Scary Parallels to Dow Jones Industrial Average 1928-29 Chart and Now?
Q: I have read a couple of blogs recently that highlight frightening parallels between charts of the Dow Jones Industrial Average from 1928-29 and the most recent period. The similarities are stunning and it’s making me very nervous now as the chart suggests we’ve begun a steep down cycle as began in 1929. What do you think of this?
A: Honestly, the analysis I have reviewed leaves much to be desired.
I have examined the chart in question (below) and one thing jumped out to me right away over the approximate 18-month period the chart covers. In the 1928-29 period, the Dow approximately doubled in value from just under 200 to around 380. Over the recent period, the Dow only increased about 30 percent.

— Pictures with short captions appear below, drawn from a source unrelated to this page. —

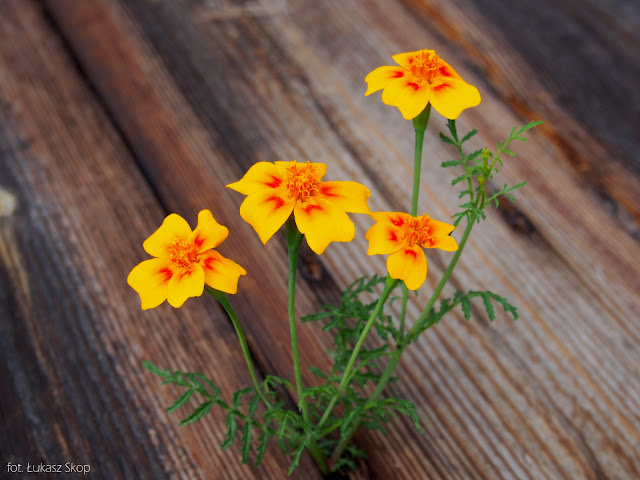 jadalne kwiaty aksamitki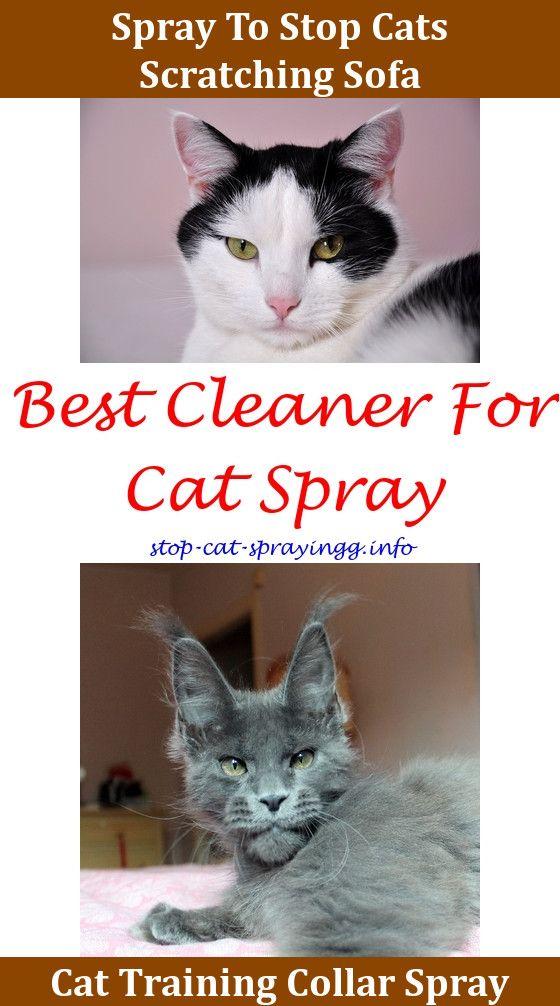 why do female cats spray rh co pinterest com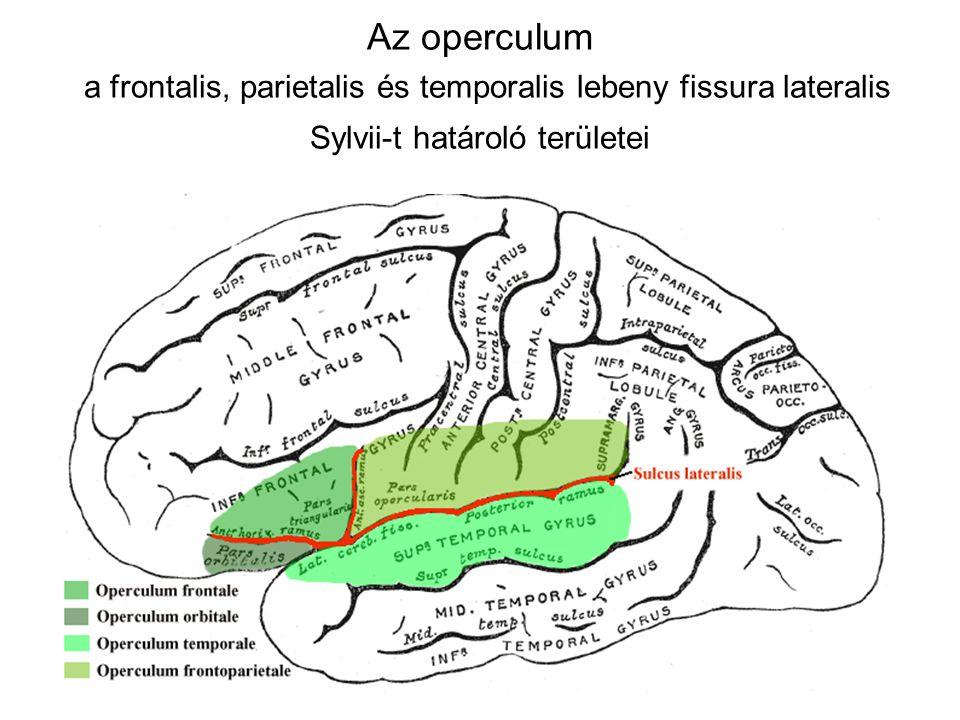 Az operculum a frontalis, parietalis és temporalis lebeny fissura lateralis Sylvii-t határoló területei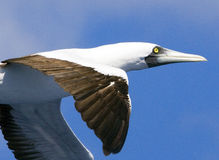 Caribbean Booby gull in flight Stock Images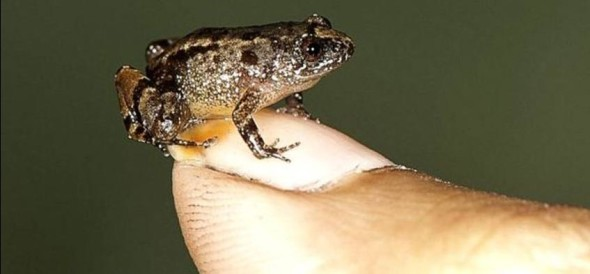 Scientist Found A New Species Of Frog In India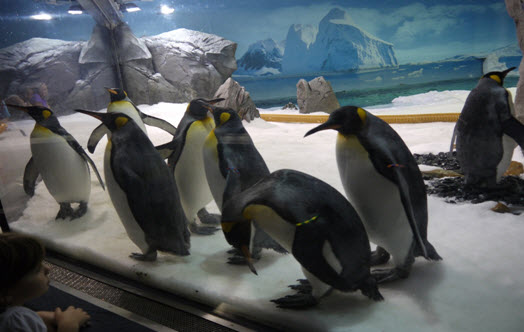 This photo shows our favourite exhibit at Seaworld which we visited on a day trip from Kirra Beach Resort. They were such funny little things, and enjoyed interacting with the kids through the glass, following them around and making everyone giggle!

After peaking in late 1929, the Dow then plunged nearly 50 percent in just a few months. The folks pointing out the chart parallels between 1929 and today imply that if the pattern holds, a crash is just ahead. A 50 percent drop from the recent highs of Dow 16,588 would reduce the Dow to about 8,294. However, they fail to recognize that if the “pattern” indeed holds, the Dow would simply drop to about 12,500 because of the point and percentage differential between the two periods I discussed above.

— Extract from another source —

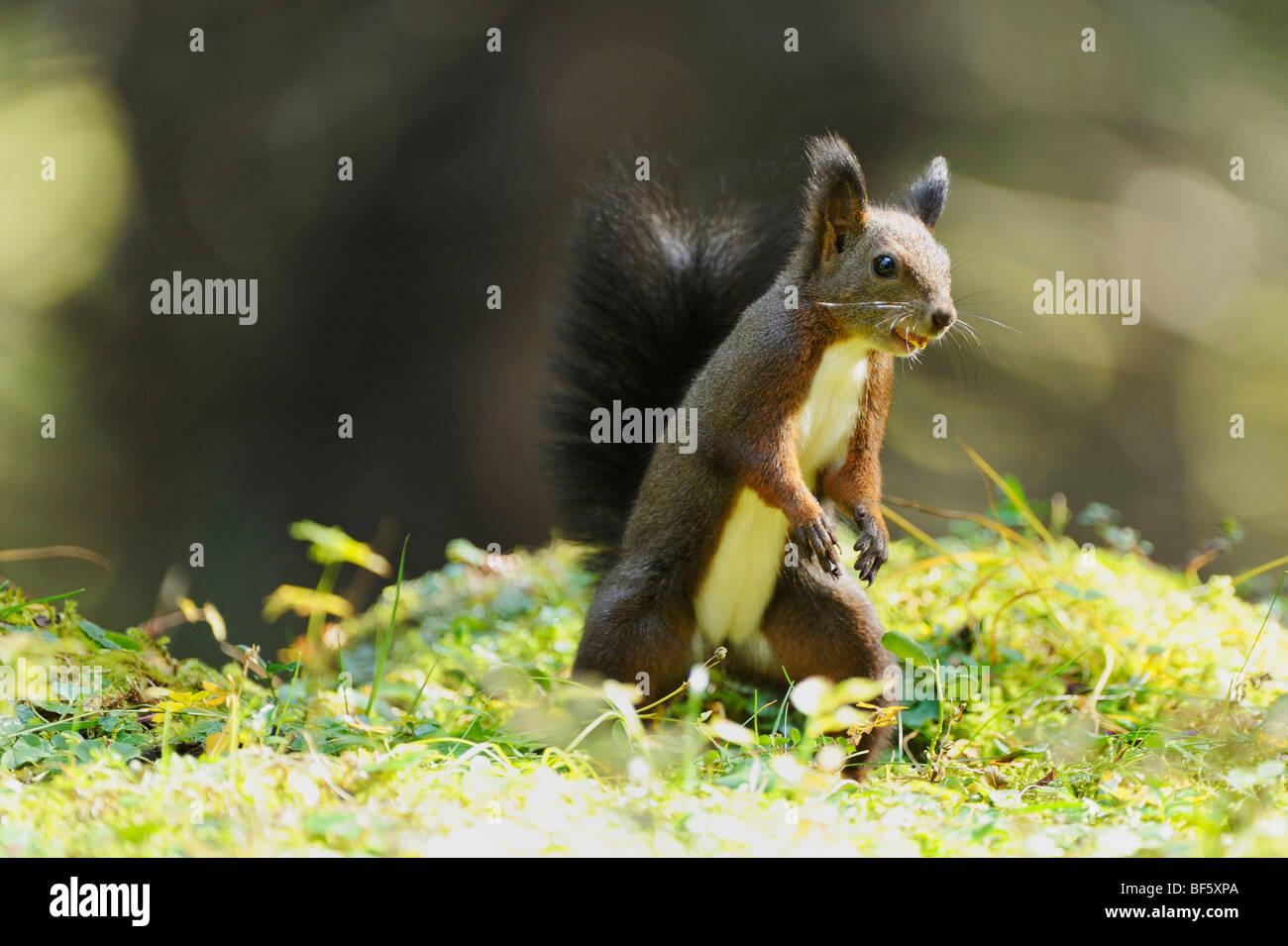 L'écureuil roux (Sciurus vulgaris), la phase noire adultes, Suisse, Europe Banque D'Images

Of course, the 1929 crash didn’t result in the U.S. stock market “only” dropping by about one-half. That bear market, which lasted from 1929 through 1932, resulted in a stunning 89 percent decline from peak to bottom. The chart fear mongers thus are implying if a similar crash happens today, the Dow would fall from 16,588 to about 1,825 – a level last seen back in 1988 when Ronald Reagan was President.
The other issue that I find stunning that no one has raised is the fact that the 30 stocks that comprise the Dow Jones Industrial Average today have little overlap with the 30 stocks in the Dow in 1929. General Electric and Standard Oil of New Jersey (which became Exxon) is the only real overlap. Consider some of the 1929 Dow stocks which included American Smelting, American Sugar, General Railway Signal, International Nickel, National Cash Register and Woolworth. So, in comparing a Dow chart of today to 1929, we are clearly comparing apples with oranges.
The bottom line here is that I wouldn’t lose any sleep over supposed chart similarities between 1929 and today. That said, a correction of some sort is certainly a possibility in 2014 for the simple reason that it has been quite a while since we’ve had a correction of 10 percent or more. The last such correction happened in the summer of 2011.